Possible Bug Location
- register calls TWiki::UI:run, that routine hangs here:
sub run {
snip...
# drain STDIN. This may be necessary if the script is called
# due to a redirect and the original query was a POST. In this
# case the web server is waiting to write the POST data to
# this script's STDIN, but CGI.pm won't drain STDIN as it is
# seeing a GET because of the redirect, not a POST. This script
# tries to write to STDOUT, which goes back to the web server,
# but the server isn't paying attention to that (as its waiting for
# the script to _read_, not _write_), and everything blocks.
# Some versions of apache seem to be more susceptible than others to
# this.
my $content_length =
defined($ENV{'CONTENT_LENGTH'}) ? $ENV{'CONTENT_LENGTH'} : 0;
read(STDIN, my $buf, $content_length, 0 ) if $content_length;
snip...
Workaround
- I comment out the "drain stdin" logic and everything works fine.
Offer to Help
I'm willing to help debug and test necessary changes if someone who knows something about this piece of code is willing to help, otherwise, the work-around
seems to work fine.
--
RickGilligan - 10 Aug 2006
I have seen this sporadically on my system (TWiki SVN, Apache 2.0.55, Debian/Testing) too. This started to occure since the
latest security update to apache. Not before.

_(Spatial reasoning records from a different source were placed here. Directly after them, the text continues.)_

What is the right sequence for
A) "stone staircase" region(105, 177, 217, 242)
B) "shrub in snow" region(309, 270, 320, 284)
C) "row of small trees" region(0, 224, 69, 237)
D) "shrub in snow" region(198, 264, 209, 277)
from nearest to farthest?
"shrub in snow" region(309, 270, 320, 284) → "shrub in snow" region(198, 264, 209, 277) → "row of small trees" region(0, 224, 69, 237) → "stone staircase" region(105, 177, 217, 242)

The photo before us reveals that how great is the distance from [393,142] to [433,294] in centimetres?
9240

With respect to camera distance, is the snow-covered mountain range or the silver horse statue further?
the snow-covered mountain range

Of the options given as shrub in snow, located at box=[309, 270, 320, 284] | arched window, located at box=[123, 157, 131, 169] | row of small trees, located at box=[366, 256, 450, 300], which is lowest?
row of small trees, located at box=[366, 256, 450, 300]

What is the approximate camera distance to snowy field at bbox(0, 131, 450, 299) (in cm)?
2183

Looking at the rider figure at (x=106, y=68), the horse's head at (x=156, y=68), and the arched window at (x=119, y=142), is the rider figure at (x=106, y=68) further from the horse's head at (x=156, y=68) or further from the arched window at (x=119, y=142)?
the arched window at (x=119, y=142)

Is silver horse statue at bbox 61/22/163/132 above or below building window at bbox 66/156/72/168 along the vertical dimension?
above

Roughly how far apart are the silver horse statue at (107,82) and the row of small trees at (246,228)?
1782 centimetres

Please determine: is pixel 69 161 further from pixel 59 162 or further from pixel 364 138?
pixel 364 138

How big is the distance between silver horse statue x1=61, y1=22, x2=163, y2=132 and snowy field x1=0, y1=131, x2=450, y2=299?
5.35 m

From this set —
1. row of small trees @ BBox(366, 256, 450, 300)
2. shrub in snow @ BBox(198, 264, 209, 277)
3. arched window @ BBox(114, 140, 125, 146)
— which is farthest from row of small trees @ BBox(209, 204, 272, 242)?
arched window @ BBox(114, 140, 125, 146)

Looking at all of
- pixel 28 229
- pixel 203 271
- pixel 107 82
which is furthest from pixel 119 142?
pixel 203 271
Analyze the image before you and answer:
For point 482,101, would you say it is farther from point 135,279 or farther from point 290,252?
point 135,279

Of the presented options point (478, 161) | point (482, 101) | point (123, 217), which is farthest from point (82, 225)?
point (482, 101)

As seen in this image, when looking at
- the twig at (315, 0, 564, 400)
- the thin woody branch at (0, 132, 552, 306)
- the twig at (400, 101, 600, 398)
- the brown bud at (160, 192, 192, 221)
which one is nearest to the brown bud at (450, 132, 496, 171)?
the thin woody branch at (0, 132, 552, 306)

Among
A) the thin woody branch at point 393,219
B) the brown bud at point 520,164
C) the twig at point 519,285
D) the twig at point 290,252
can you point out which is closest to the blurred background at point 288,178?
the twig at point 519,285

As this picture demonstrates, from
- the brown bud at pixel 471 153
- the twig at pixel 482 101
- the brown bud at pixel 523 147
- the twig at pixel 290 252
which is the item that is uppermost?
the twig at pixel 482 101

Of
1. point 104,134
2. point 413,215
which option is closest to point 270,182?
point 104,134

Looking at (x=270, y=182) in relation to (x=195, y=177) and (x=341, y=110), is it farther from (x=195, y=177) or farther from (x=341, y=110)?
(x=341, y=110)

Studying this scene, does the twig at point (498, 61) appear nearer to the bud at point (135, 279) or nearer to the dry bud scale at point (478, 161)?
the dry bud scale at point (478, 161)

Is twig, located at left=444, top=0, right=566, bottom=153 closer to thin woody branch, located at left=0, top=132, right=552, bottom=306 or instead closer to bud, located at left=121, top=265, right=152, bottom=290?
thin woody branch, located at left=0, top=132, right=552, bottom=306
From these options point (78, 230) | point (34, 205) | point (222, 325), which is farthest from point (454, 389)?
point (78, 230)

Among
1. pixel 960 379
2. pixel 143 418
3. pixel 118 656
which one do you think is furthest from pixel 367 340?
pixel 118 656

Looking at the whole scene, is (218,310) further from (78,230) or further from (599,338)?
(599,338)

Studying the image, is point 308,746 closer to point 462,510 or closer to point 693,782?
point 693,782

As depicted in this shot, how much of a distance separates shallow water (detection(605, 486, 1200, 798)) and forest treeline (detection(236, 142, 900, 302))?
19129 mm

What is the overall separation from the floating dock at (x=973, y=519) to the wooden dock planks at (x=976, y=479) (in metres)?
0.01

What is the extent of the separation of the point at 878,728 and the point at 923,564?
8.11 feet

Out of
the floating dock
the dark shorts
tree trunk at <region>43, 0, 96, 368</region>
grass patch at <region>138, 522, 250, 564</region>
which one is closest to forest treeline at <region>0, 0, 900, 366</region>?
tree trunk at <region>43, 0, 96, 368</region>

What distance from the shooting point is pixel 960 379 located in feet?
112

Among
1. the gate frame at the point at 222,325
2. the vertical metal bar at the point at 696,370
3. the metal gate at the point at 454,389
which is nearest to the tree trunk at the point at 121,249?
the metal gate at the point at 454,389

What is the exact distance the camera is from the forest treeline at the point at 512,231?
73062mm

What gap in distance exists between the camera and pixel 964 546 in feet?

Thanks to your investigation, Rick, I commented out the "drain logic" as well.
Am still testing. But since then I never came accross such a hang.
I push this bug to
urgent as this needs to be investigated in more depth.
The comments above the "drain logic" code refer to GETs and POSTs in
the middle of a redirect. This can't be solved this way anyway, I think,
as this is more of a fundamental problem (...prove me wrong and I am happy).
So I'd opt to remove the "drain logic" as it seems to hurt more
than it helps.
MD
This was not introduced in connection with a security update. It was introduced in TWiki-4.0.3 as a bugfix.
The change was proposed by a guy Diab Jerius on
TWiki:Codev.TWikiOnApache2dot0Hangs
and after people had been kissing his feet and I had found no problems with it on my installations I decided to integrate it.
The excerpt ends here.